All actions that write data or trigger real‑world effects require explicit user consent before execution.
Answer Quality Inspection
A lightweight quality‑inspection model built on a generic LLM evaluates assistant responses against human‑annotated references. Iterative prompting improves consistency to ~89% (benchmark ≥ 80%). Confusion matrices are generated for each evaluation batch to monitor drift.
Implementation Details
Real‑time Document Sync
Change detection on cloud document services triggers incremental vector updates. Version tags ensure the latest policy is always served.
Permission Control
Raw document permissions are mapped to two internal levels – manage and view . Retrieval respects these levels, preventing leakage of restricted content.
Multimodal Ingestion Pipeline
Audio is transcribed via ASR; timestamps and speaker tags are stored. A downstream model extracts agenda items, which are indexed as {"time":…, "title":…, "summary":…} vectors.
Conflict Resolution Rules
Version‑first: always prefer the newest document version.
Time‑first: if versions are equal, use the most recently indexed record.
Channel‑priority: internal FAQ > OA policy > external search > LLM world knowledge.
User‑context: tailor answers based on the user’s location or department.
Model Selection for Query Rewriting
Small to medium‑size models (3 B–30 B parameters) are sufficient; fine‑tuning is optional. Enforcing JSON output guarantees downstream stability.
Data‑Self‑Iteration Loop
Business owners label ambiguous or high‑similarity intents.
System logs capture raw queries and model predictions.
Weak‑sample mining extracts low‑confidence cases.
Retraining incorporates new labels.
Continuous deployment updates the serving endpoint.

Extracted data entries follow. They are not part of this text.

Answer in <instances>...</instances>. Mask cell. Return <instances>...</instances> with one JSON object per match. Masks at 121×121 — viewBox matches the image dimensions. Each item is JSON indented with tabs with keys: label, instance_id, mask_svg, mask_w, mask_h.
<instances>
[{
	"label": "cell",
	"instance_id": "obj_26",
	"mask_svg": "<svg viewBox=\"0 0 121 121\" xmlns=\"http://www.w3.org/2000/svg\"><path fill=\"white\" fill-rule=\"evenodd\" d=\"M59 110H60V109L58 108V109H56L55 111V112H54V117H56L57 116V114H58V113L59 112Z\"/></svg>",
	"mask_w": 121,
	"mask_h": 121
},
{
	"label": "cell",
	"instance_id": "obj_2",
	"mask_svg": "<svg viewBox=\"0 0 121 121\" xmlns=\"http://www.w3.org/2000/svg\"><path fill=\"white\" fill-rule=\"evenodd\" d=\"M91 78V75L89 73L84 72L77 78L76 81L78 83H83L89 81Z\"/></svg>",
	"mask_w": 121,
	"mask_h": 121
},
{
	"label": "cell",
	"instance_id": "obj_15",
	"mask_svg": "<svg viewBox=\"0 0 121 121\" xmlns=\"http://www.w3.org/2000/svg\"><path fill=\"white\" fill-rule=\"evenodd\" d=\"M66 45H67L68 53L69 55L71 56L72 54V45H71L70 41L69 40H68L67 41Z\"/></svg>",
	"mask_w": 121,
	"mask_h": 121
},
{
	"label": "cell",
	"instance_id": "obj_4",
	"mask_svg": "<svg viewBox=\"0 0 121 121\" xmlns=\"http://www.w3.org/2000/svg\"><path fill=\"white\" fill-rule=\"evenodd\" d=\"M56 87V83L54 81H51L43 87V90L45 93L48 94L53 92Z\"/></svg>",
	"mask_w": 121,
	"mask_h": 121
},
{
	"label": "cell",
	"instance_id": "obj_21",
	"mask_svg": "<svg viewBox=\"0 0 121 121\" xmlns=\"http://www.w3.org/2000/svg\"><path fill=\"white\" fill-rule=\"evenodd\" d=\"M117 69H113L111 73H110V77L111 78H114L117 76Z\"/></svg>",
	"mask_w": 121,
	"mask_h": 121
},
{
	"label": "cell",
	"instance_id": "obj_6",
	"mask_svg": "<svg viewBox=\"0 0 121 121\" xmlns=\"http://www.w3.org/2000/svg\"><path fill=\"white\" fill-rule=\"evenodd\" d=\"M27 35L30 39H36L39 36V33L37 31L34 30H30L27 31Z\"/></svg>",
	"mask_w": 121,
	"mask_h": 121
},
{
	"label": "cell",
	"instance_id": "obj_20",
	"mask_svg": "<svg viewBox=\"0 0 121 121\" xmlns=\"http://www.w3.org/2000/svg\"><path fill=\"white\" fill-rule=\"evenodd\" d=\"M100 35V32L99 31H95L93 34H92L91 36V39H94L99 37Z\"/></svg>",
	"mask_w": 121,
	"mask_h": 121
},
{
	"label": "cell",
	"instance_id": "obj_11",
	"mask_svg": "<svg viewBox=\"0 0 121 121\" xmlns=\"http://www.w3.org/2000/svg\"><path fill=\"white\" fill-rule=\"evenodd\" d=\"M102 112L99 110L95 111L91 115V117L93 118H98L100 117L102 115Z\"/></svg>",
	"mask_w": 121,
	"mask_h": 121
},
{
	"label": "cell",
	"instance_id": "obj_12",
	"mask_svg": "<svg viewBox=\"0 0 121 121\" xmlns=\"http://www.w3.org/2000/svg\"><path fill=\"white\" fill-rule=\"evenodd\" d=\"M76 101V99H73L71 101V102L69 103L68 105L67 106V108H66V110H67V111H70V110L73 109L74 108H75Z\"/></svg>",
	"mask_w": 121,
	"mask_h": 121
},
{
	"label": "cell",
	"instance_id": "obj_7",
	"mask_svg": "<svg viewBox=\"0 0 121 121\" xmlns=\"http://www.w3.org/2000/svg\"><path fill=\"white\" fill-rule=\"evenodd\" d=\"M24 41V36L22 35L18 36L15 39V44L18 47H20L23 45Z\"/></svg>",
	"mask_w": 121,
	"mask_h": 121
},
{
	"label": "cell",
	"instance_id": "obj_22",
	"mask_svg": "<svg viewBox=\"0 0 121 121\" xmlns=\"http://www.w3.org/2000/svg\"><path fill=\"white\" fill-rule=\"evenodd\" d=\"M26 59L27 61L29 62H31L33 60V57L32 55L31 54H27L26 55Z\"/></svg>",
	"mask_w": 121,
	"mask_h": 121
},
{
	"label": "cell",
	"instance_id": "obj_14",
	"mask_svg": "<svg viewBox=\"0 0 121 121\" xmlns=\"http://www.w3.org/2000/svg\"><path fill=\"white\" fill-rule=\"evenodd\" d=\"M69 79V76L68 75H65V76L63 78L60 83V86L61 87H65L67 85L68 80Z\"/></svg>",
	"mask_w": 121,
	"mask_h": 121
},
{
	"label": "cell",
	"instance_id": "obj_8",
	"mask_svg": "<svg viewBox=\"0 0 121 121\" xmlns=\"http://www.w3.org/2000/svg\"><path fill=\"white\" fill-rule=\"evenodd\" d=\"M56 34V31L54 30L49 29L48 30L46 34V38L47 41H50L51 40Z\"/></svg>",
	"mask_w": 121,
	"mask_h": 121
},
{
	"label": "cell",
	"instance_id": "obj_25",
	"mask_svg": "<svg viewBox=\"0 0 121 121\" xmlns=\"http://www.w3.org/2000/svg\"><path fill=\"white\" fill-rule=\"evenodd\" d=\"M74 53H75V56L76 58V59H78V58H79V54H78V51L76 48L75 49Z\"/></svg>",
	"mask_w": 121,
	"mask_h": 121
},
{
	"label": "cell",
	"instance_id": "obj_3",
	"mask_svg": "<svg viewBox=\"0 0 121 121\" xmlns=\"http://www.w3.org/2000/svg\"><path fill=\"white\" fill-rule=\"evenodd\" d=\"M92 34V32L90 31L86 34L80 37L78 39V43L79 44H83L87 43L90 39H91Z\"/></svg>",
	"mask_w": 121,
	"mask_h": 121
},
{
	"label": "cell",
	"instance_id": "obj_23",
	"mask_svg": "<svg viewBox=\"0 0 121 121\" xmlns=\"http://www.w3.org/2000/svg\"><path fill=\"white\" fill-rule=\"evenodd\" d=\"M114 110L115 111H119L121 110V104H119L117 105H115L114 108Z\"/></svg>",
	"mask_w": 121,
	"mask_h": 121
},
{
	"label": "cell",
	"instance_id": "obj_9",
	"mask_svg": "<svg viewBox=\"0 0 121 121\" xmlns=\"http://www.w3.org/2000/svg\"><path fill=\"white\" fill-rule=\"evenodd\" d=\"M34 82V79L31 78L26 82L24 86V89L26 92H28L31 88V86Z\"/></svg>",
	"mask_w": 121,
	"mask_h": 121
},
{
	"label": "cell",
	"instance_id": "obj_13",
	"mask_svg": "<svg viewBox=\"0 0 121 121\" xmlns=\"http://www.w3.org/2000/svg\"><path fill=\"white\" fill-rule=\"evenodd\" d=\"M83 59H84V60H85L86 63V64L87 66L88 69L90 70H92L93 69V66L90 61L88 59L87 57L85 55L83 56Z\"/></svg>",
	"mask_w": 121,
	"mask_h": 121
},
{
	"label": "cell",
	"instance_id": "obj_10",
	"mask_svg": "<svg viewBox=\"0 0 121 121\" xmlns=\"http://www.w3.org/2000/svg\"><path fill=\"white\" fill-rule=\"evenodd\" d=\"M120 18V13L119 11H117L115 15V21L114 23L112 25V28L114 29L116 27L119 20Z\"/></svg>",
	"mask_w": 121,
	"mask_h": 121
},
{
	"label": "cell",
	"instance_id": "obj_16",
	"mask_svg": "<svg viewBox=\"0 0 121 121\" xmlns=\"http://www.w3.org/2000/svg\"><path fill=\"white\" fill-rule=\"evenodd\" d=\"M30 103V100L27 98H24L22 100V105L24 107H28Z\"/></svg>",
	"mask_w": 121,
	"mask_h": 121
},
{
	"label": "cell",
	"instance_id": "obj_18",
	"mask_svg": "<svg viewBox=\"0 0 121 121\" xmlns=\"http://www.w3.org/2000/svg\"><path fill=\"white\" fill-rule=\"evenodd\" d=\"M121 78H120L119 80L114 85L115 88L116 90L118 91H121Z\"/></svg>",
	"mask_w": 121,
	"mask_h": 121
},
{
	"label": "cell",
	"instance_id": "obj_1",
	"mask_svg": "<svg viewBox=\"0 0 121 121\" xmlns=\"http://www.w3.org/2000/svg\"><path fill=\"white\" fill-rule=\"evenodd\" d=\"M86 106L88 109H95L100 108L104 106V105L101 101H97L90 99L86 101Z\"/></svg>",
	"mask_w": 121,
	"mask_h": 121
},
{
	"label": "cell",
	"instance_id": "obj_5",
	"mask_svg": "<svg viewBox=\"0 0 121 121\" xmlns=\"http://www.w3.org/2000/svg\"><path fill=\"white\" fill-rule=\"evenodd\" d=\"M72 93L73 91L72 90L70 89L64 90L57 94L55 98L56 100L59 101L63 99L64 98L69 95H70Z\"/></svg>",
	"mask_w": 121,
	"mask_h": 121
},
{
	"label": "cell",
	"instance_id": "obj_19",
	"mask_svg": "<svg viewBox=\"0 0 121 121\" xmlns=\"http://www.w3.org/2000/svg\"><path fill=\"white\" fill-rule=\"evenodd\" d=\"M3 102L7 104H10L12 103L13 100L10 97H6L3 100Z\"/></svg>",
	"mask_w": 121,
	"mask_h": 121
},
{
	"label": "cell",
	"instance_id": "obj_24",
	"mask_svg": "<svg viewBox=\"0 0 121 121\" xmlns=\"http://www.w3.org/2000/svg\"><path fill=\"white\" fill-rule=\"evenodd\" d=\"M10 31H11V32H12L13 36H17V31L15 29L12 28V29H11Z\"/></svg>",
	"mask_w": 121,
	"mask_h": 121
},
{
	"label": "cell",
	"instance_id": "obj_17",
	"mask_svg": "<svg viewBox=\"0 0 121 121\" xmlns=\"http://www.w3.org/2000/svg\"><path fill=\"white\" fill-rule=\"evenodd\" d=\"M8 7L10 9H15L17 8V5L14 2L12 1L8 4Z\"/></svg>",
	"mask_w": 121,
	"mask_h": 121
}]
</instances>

Typical convergence is observed within three months, after which manual review effort drops dramatically.
Conclusion
The three‑layer architecture—Intent Planning, Context Engineering, and Data Self‑Iteration—provides a reproducible foundation for turning prototype AI assistants into production‑grade digital employees. By combining fine‑tuned NLU, robust knowledge pipelines, and a data‑driven quality‑inspection loop, enterprises can achieve high‑accuracy intent handling, reliable multimodal knowledge access, and safe agent orchestration at scale.